Strona główna • Polskie Skoki Narciarskie

Wolny o zmarnowanej szansie w Zakopanem: Przykro mi, ale takie są skoki

Jakub Wolny, pomimo drugiej pozycji zajmowanej na półmetku niedzielnego konkursu indywidualnego w Zakopanem, nadal musi czekać na pierwsze w karierze podium zawodów najwyższej rangi. W pierwszej rundzie 24-latek poszybował na 140. metr Wielkiej Krokwi, a więc na linię wyznaczającą jej rozmiar po modernizacji. W finale Wolny również lądował na czerwonej linii, jednak tym razem był to punkt konstrukcyjny usytuowany na 125. metrze.
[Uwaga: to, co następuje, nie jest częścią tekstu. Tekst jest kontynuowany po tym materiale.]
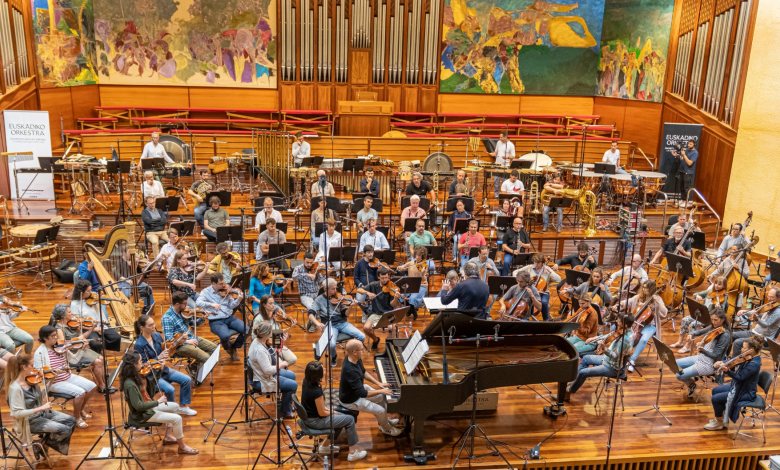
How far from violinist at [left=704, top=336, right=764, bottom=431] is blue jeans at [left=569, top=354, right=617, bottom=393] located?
110 centimetres

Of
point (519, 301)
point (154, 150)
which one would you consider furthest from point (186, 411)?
point (154, 150)

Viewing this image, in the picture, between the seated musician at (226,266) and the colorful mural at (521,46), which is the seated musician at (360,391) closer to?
the seated musician at (226,266)

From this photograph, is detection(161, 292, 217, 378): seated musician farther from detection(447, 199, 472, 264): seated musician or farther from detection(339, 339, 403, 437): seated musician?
detection(447, 199, 472, 264): seated musician

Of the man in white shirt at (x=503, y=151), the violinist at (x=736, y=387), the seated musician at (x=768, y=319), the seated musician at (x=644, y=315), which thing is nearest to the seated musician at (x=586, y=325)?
the seated musician at (x=644, y=315)

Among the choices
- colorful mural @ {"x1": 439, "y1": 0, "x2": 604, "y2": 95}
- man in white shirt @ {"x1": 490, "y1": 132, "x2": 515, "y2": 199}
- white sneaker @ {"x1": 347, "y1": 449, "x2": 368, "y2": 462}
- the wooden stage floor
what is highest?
colorful mural @ {"x1": 439, "y1": 0, "x2": 604, "y2": 95}

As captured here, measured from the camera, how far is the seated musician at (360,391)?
6.75m

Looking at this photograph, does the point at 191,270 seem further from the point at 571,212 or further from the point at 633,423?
the point at 571,212

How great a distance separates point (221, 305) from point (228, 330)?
0.35 metres

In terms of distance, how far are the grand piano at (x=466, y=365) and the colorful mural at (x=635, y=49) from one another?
11.9 meters

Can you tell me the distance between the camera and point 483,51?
A: 1952 cm

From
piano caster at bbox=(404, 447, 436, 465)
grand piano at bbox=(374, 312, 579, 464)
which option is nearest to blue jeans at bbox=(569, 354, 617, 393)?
grand piano at bbox=(374, 312, 579, 464)

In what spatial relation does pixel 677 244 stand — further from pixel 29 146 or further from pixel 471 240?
pixel 29 146

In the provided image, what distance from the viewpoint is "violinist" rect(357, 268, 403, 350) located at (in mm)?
9195

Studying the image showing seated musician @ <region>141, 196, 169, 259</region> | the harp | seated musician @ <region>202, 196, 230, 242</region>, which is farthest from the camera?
seated musician @ <region>202, 196, 230, 242</region>
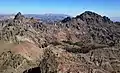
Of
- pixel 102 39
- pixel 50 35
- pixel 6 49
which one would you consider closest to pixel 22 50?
pixel 6 49

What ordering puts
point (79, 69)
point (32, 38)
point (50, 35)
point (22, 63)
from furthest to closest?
point (50, 35) < point (32, 38) < point (22, 63) < point (79, 69)

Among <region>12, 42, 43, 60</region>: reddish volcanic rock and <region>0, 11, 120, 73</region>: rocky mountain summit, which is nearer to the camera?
<region>0, 11, 120, 73</region>: rocky mountain summit

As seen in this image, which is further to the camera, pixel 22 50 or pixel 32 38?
pixel 32 38

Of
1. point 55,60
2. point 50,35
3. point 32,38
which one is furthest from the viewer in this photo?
point 50,35

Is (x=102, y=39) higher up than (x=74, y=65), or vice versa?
(x=74, y=65)

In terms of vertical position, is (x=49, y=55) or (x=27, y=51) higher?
(x=49, y=55)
Ostatecznie mistrz świata juniorów spadł na ósmą lokatę.


- Nie mogę być w pełni usatysfakcjonowany z niedzielnego występu... Szkoda, ponieważ w drugim skoku chciałem zrobić coś więcej niż potarfię, a nie wynikało to ze stresu. Spokojnie mogłem wskoczyć tu na podium. Jest mi przykro, ale takie są skoki - mówi 24-latek, który nie ukrywał rozczarowania wynikającego z przebiegu rywalizacji na Wielkiej Krokwi, gdzie po raz pierwszy w karierze mierzył się w zawodach zaliczanych do klasyfikacji Letniego Grand Prix, a więc cyklu, który powrócił pod Tatry po ośmiu latach przerwy.

- Moje skoki pozwalają walczyć o najwyższe lokaty. W pierwszej rundzie miałem dobre warunki, ale inni przy równie dobrych nie poszybowali tak daleko - dodaje najmłodszy spośród zawodników prowadzonych sztab trenera Michala Dolezala. 
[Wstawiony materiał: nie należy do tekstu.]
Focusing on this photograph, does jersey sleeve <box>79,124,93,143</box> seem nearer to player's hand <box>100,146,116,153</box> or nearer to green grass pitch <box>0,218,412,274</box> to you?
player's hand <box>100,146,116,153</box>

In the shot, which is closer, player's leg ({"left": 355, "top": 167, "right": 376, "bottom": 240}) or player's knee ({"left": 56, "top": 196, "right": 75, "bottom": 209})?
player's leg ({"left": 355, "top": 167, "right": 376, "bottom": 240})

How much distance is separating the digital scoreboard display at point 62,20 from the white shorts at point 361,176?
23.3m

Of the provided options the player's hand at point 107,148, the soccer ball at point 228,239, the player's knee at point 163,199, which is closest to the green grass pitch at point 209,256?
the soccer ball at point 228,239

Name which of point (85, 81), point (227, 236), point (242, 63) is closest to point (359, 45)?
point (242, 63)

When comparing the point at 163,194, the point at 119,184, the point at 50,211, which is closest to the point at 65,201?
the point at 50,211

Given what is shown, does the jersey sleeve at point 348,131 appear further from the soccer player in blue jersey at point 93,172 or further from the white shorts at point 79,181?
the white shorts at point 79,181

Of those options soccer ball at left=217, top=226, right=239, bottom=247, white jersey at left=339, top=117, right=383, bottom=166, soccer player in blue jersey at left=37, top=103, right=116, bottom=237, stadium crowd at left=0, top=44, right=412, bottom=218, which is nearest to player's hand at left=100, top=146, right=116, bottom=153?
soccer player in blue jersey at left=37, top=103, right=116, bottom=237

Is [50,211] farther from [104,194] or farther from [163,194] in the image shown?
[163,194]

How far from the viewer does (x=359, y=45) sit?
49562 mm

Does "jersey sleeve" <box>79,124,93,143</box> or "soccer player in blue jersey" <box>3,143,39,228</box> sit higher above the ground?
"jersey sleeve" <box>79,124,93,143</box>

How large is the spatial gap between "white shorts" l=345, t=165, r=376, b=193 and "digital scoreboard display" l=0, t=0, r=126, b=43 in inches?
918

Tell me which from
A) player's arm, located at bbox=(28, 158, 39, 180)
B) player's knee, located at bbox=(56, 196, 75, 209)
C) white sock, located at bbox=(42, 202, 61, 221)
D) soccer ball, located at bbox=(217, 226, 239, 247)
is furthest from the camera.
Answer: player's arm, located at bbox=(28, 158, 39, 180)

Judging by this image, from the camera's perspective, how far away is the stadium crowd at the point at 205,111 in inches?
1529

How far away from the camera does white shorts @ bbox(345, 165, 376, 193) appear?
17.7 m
- Jestem zadowolony z pierwszego etapu przygotowań do zimy, ponieważ już teraz prezentuję solidny poziom. Czasami wkradają się słabsze próby, ale taki jest ten sport. Przede mną jeszcze sporo pracy, natomiast jestem zbudowany aktualną dyspozycją. Ważne, że wiem nad czym koncentrować się w kolejnych miesiącach.

- Cieszę się, że opanowałem technikę odbicia. Wiem, jak mam to robić, dzięki czemu teraz przychodzi mi to łatwiej niż na początku lata - kontynuuje Wolny, którego najlepszym wynikiem pośród elity jest czwarta pozycja. Taki rezultat osiągał dwukrotnie - raz latem, a raz zimą. Najpierw w sierpniu 2018 roku podczas Letniego Grand Prix w Einsiedeln, a następnie w styczniu 2019 roku, gdy konkurs lotów narciarskich w Vikersund zakończył tuż za podium. 

Po weekendzie w Zakopanem członkowie kadry A otrzymali możliwość wyjechania na krótkie wakacje. Jak się okazuje, nie każdy z naszych skoczków obiera za cel kierunek zagraniczny. - Nigdzie się nie wybieram, ale z pewnością jakoś wykorzystam czas wolny od skoków - zapewnia mistrz świata juniorów z 2014 roku.